Can Mutation Status Predict Survival After Y90 Radioembolization Therapy?
The mutational status and histopathologic grade of patients with chemorefractory colorectal liver metastases (CRLM) may predict survival after Y90 radioembolization therapy, according to a study published in Oncotarget. Patients with wild-type mutation status along with a well-differentiated tumor grade demonstrated significantly greater survival after Y90 radioembolization.
In this single institution retrospective study, 23 patients patients with CRLM underwent genomic analysis before receiving Y-90 radioembolization.
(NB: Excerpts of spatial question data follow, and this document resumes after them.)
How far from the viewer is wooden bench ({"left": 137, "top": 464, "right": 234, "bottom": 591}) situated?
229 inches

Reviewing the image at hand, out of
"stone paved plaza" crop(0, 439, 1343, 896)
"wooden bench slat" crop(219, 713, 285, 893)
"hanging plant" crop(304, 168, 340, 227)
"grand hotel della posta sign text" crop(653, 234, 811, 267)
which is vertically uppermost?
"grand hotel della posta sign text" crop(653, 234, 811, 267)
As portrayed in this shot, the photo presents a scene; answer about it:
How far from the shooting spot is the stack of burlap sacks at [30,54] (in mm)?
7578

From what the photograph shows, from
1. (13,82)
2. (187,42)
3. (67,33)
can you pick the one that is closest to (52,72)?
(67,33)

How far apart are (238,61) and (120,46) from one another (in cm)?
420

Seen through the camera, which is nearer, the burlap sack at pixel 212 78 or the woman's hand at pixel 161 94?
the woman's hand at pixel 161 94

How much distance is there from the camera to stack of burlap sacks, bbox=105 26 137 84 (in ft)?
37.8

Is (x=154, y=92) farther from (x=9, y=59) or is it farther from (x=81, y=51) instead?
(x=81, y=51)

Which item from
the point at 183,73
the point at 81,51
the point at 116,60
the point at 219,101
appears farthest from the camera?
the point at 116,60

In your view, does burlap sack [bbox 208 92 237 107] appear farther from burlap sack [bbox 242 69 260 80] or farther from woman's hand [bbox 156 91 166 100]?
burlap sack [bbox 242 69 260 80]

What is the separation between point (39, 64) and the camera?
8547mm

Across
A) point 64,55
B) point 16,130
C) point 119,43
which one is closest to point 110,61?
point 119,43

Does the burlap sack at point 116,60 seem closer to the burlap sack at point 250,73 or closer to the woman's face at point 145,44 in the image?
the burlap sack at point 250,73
Eleven (47.8%) had mutations identified (MUT), and 12 were sequenced as wild type (WT) (52.2%). After Y90 treatment, the median overall survival (OS) for all patients was 9.6 months (95% CI 6.67-16.23). From first Y90 treatment, OS was significantly greater in WT patients (16.2 months vs 6.5 months; P = 0.0054). The survival difference between poorly differentiated tumors compared to all other histologic grades was significant (poor vs well P = 0.025, HR=26.8; poor vs moderate P = 0.014, HR=23.07; poor vs moderate/poor P = 0.014, HR=23.68).
There was a difference in median OS observed between WT (16.2 months), MUT/moderate differentiation (8.0 months), and MUT/poor differentiation (3.8 months) (P < 0.0001). There was a significant difference between MUT and WT groups (P = 0.02) in imaging response via RECIST criteria.
“Mutation status could be a useful prognostic tool in the decision to treat these patients with Y-90 radioembolization,” the authors concluded.
Dendy MS, Ludwig JM, Kokabi N, et al. Genomic mutations and histopathologic biomarkers in Y90radioembolization for chemorefractory colorectal liver metastases. Oncotarget. 2018 Aug 21; 9(65): 32523–32533.